Implementation of a Urinary Tract Infection Treatment Protocol to Improve Prescribing Practices in the Long-Term Care Facility of a Veteran's Healthcare System

Pharmacy (Basel). 2020 Jul 24;8(3):129. doi: 10.3390/pharmacy8030129.

Abstract

Urinary tract infections (UTIs) are a commonly diagnosed problem in long-term care facilities (LTCFs), but antimicrobial treatment is often incorrectly prescribed. Although bacterial resistance to antimicrobials commonly used for UTIs, such as trimethoprim/sulfamethoxazole and fluoroquinolones, has been dramatically increasing, they are still commonly prescribed. The purpose of this project was to determine if implementation of a standard treatment protocol for UTIs, which emphasized correct UTI diagnosis and use of nitrofurantoin and cefpodoxime/ceftriaxone as empiric therapy per the institutional antibiogram, changed clinician prescribing practices.
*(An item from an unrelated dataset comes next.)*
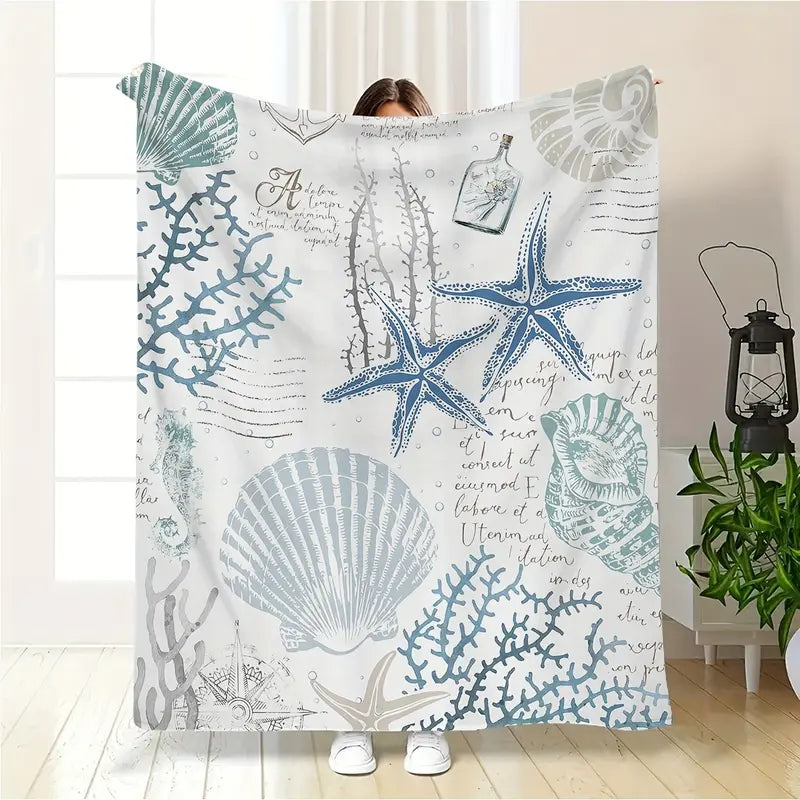 A modern ocean-themed blanket - machine washable flannel with coastal print featuring shells and corals - soft and comfortable multi-purpose blanket suitable for travel, camping, home decor - ideal gift for all seasons80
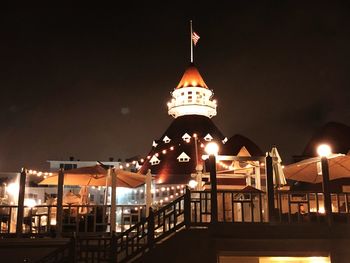 Illuminated building against sky at night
This quasi-experimental model utilized two years of pre-intervention and two years of post-intervention data. Three hundred patient encounters were included. Antibiotics prescribed in the pre-intervention period included: trimethoprim/sulfamethoxazole (32%), ciprofloxacin (14%), amoxicillin (13%), levofloxacin (9%), cefpodoxime (9%), ceftriaxone (8%), amoxicillin/clavulanate (5%), nitrofurantoin (4%), and other (6%). By contrast, antibiotics prescribed in the post-intervention period included: cefpodoxime (46%), nitrofurantoin (30%), ceftriaxone (10%), trimethoprim/sulfamethoxazole (8%), amoxicillin/clavulanate (1%), and other (5%). These differences in prescribed drug between the pre-intervention and post-intervention encounters were statistically significant (p < 0.001). Overall, appropriate empiric treatment was prescribed in only 48/217 encounters (22%) during the pre-intervention period, but this increased to 73/83 encounters (88%) in the post-intervention period (p < 0.001). The results indicate that the treatment protocol was successful in changing prescribing practices and decreasing the use of inappropriate antimicrobials at the LTCF.

Keywords: antimicrobial resistance; antimicrobial stewardship; appropriate prescribing; asymptomatic bacteriuria; geriatrics; long-term care facility; older adult; urinary tract infection.